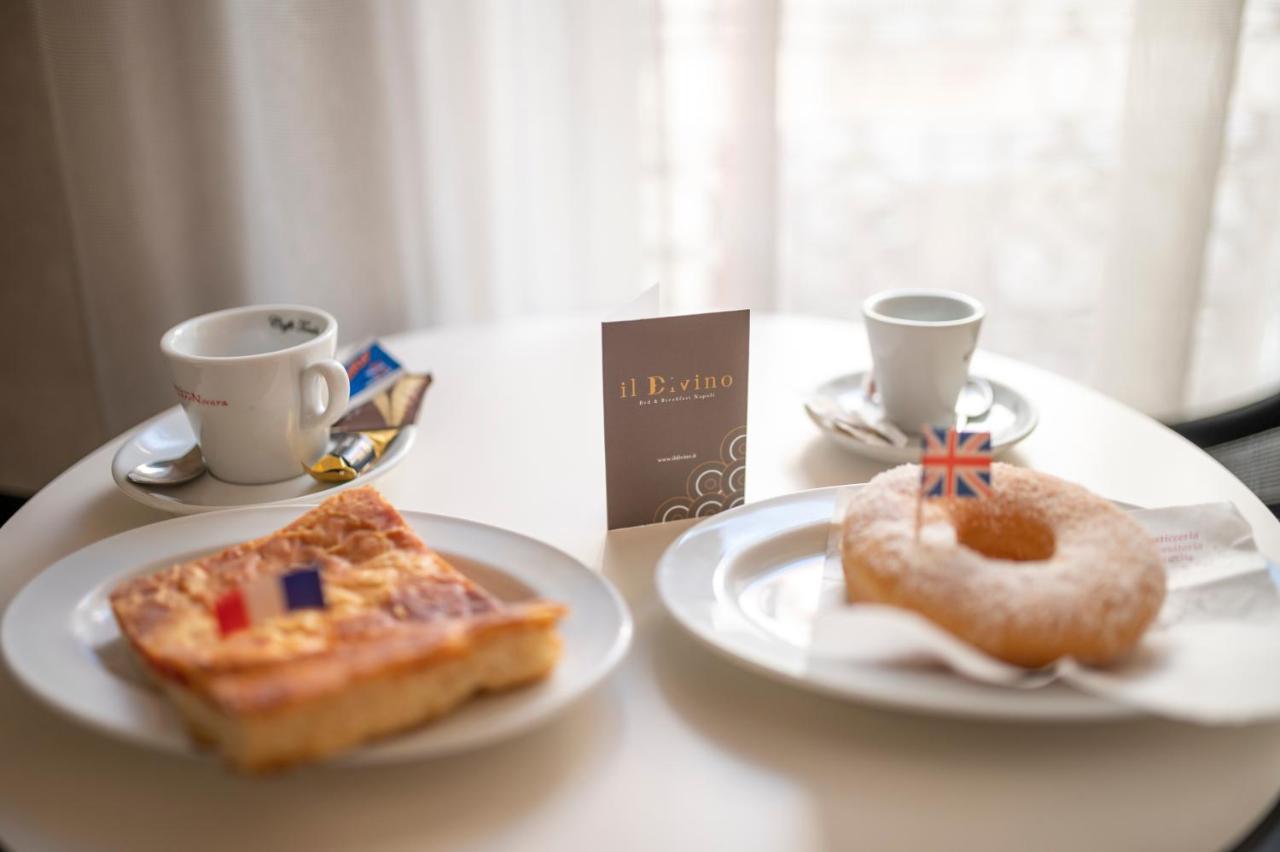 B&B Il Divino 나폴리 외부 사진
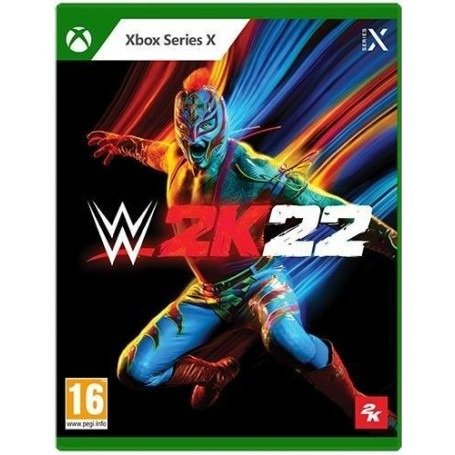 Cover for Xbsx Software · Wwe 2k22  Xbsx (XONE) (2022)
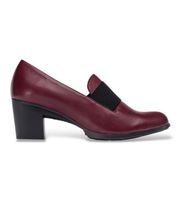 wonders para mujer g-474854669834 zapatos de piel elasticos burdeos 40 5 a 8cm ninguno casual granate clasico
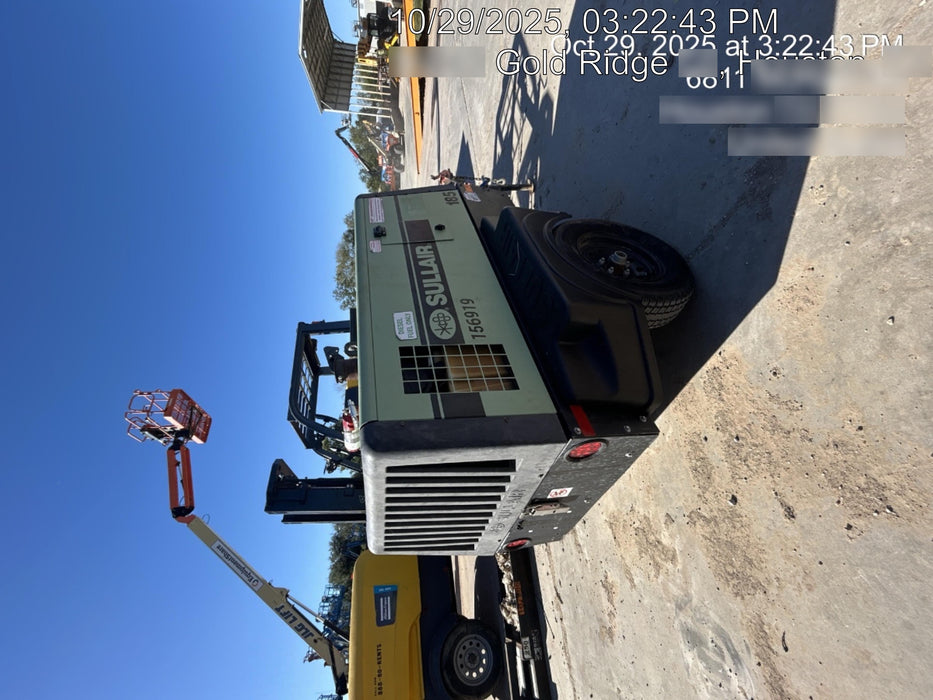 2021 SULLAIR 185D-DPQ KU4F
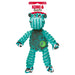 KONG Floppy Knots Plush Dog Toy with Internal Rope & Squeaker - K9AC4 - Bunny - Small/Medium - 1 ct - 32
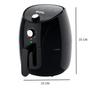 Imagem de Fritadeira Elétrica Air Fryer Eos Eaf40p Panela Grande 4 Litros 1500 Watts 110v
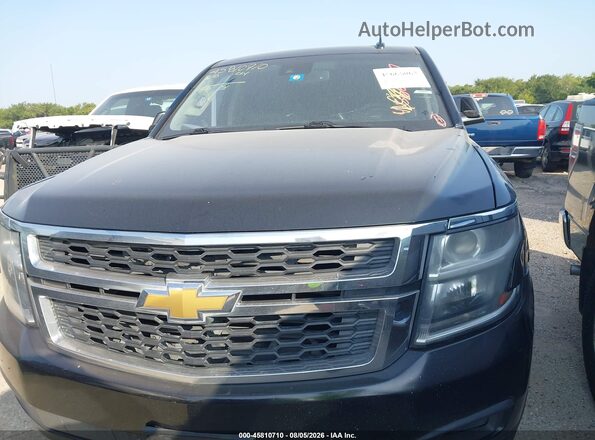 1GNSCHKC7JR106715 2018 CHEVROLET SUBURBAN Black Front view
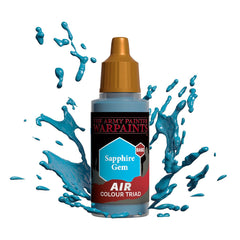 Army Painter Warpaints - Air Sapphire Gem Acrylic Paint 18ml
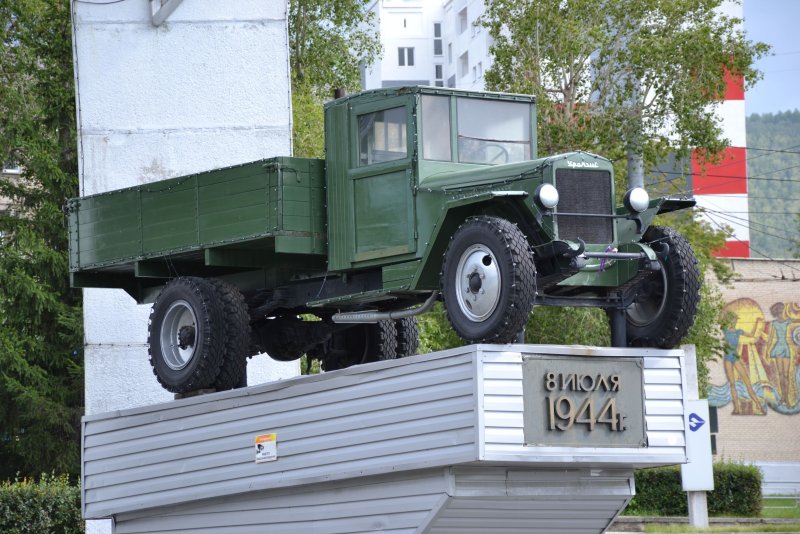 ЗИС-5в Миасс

· · · ·

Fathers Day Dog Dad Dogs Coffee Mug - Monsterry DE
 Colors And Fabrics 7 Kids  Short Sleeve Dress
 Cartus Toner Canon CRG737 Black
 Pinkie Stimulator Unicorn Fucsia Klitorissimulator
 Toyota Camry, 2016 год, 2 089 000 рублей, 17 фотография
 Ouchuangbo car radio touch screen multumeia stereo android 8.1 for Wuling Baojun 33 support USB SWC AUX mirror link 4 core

· · · ·

» Problem description: Beginning with the line that contains "1GNSCHKC7JR106715 2018 CHEVROLET", write out the lines of the material above exactly, and end with the line that contains "ЗИС-5в Миасс". Omit the pictures.

» Answer below:
 1GNSCHKC7JR106715 2018 CHEVROLET SUBURBAN Black Front view
 Army Painter Warpaints - Air Sapphire Gem Acrylic Paint 18ml
 ЗИС-5в Миасс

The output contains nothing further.